===== Provided passage =====

Inhibition of endothelial cell migration by thrombospondin-1 type-1 repeats is mediated by 1 integrins

Short SM, Derrien A, Narsimhan RP, Lawler J, Ingber DE and Zetter BR
Source: J Cell Biol
Publication Date: (2005)
Issue: 168(4): 643-653
Research Area:
Cancer Research/Cell Biology
Cells used in publication:
Endothelial, umbilical vein, human (HUVEC)
Species: human
Tissue Origin: vein
Nucleofector® I/II/2b
The anti-angiogenic effect of thrombospondin-1 has been shown to be mediated through binding of the type-1 repeat (TSR) domain to the CD36 transmembrane receptor. We now report that the TSR domain can inhibit VEGF-induced migration in human umbilical vein endothelial cells (HUVEC), cells that lack CD36. Moreover, we identified beta(1) integrins as a critical receptor in TSR-mediated inhibition of migration in HUVEC. Using pharmacological inhibitors of downstream VEGF receptor effectors, we found that phosphoinositide 3-kinase (PI3k) was essential for TSR-mediated inhibition of HUVEC migration, but that neither PLCgamma nor Akt was necessary for this response. Furthermore, beta(1) integrins were critical for TSR-mediated inhibition of microvascular endothelial cells, cells that express CD36. Together, our results indicate that beta(1) integrins mediate the anti-migratory effects of TSR through a PI3k-dependent mechanism.

===== Data =====

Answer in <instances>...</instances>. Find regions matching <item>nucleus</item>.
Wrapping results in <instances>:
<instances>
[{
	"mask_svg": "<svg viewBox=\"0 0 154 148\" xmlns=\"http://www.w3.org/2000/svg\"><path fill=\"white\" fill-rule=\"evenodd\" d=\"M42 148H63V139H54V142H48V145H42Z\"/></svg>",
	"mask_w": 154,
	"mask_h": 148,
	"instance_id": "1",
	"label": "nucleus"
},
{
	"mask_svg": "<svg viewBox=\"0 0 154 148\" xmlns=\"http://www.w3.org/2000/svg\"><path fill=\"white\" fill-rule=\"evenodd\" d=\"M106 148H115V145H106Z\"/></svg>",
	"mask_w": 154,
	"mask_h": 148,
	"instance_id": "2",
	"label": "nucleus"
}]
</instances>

=====

**What the task requires:**
Answer from the publication listing:
1. In which journal did the study appear?
2. Which cells are named under "Cells used in publication"?
3. Which downstream VEGF receptor effector was essential for TSR-mediated inhibition of HUVEC migration?

**Task response:**
1. J Cell Biol
2. Endothelial, umbilical vein, human (HUVEC)
3. Phosphoinositide 3-kinase (PI3k)